King-of-the-hill indicates a game where the submissions interact with and compete against each other in some form of game. Competitions which pit programs against each other without interaction should rather use [code-challenge].
king-of-the-hill indicates a game where the submissions interact with each other. The game needs to have well defined rules and scoring, and the goal is to write a maximally competitive program.
Make sure you write your controller before posting one of these challenges, which is a program that can simulate the game and run the bots. Controllers can also include example bots, or even use the API to retrieve bots automatically.
KotH challenges often take considerable work. Below are some tips and potential problems to be aware of.
This is of course a little subjective, but there are a few things to be considered when designing a fun king of the hill challenge:
- Consider the entry barrier of your challenge. It's a lot more interesting when there's a variety of bots, so ensuring it's easy to get started making a bot is important. This includes making your documentation easy to understand, including an example bot, and making your controller easy to use.
- Aim for a high skill ceiling. An optimal solution shouldn't be very easy to figure out, if one exists at all. This can be hard to determine before posting, but try thinking through a few strategies to check if any are too powerful.
- Be creative! Pretty much any real life game can be made into a king of the hill, as well as entirely unique ideas. Some challenges involve a 2d (or even 3d!) space, while others may be based on card games, auctions, or simple guessing games.
There are various ways for bots to communicate, with the options available depending on the language used. Common choices include:
Players write a function or implement an abstract class or interface in the language of the controller. All implementations are added to controller's project and can be interacted with directly through function calls.

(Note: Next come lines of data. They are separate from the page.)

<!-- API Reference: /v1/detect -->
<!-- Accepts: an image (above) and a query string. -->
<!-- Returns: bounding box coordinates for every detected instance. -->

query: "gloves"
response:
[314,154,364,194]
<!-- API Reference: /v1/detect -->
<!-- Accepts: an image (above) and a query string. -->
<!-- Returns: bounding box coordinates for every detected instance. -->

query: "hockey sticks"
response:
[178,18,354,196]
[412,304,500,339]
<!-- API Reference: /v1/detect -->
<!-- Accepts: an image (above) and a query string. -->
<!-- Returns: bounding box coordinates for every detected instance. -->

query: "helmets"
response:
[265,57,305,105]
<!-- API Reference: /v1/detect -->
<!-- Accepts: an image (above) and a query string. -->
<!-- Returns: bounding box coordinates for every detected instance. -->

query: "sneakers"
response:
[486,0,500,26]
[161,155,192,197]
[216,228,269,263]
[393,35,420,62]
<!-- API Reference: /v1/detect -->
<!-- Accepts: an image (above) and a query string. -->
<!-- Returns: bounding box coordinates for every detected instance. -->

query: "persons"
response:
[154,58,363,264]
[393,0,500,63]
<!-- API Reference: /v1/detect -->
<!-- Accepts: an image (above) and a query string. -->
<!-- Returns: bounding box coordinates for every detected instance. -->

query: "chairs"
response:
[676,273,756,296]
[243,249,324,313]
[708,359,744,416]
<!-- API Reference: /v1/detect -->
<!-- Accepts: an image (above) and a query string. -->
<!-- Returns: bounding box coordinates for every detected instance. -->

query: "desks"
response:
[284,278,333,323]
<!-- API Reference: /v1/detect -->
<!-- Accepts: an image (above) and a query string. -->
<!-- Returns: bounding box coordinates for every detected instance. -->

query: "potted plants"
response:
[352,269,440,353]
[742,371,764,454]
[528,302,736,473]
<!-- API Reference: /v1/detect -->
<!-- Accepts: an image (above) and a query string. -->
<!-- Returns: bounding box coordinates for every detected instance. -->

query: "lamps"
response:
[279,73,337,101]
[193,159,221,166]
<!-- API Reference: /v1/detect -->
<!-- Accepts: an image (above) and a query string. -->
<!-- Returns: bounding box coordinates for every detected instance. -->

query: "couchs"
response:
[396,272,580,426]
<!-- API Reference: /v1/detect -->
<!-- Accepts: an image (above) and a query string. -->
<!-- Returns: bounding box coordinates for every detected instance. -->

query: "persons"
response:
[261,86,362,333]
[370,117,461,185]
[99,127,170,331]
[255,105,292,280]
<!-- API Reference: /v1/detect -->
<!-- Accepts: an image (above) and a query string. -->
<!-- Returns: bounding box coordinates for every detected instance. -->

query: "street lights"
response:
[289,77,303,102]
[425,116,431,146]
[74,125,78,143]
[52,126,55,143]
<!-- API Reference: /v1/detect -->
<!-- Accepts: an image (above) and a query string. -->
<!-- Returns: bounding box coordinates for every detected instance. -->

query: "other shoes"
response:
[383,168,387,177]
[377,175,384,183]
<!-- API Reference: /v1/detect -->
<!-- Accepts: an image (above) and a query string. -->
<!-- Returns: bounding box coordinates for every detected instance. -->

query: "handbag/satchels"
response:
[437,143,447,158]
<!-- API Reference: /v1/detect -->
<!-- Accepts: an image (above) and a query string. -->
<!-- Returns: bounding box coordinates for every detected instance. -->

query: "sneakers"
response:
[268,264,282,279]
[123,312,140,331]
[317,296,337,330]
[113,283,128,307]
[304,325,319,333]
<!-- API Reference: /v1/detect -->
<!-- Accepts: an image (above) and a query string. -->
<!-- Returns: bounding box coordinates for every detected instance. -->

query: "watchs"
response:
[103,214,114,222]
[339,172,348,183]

Example: Survival Game - Create Your Wolf
Players write a script that can be run from the command-line. Input and output are handled through STDIN and STDOUT.
Hybrid approaches are also an option, which usually increases accessibility of the challenge, though KotHs are one of the only challenge types where restricting submissions to a single language is common.
If the scoring program contains (pseudo)-randomness or submissions are allowed to use randomness, this can greatly affect the leaderboard of a single trial. You should either seed your pseudo-random number generator (PRNG) and tell your participants to do the same or you should run a specified number of trials and take the average or median, say, of the individual scores.
You can also require that bots be deterministic. This removes some of the fun of making unpredictable (though often trivial) bots, but can make testing much easier.
One important thing, regardless of whether bots must be deterministic, is to group rounds into games. Between rounds, bots may store information. Between games, all bots are completely reset. This prevents games from having drastically different results depending on how a random bot acted in the first few turns or rounds of the game.
King-of-the-hill challenges tend to quite prone to loopholes. Consider including these restrictions to your challenge:
- Any attempt to tinker with the controller, runtime or other submissions will be disqualified. All submissions should only work with the inputs and storage they are given.
- Bots should not be written to beat or support specific other bots. (This might be desirable in rare cases, but if this is not a core concept of the challenge, it's better ruled out.)
- Reserve the right to disqualify submissions that use too much time or memory to run trials with a reasonable amount of resources.
- A bot must not implement the exact same strategy as an existing one, intentionally or accidentally.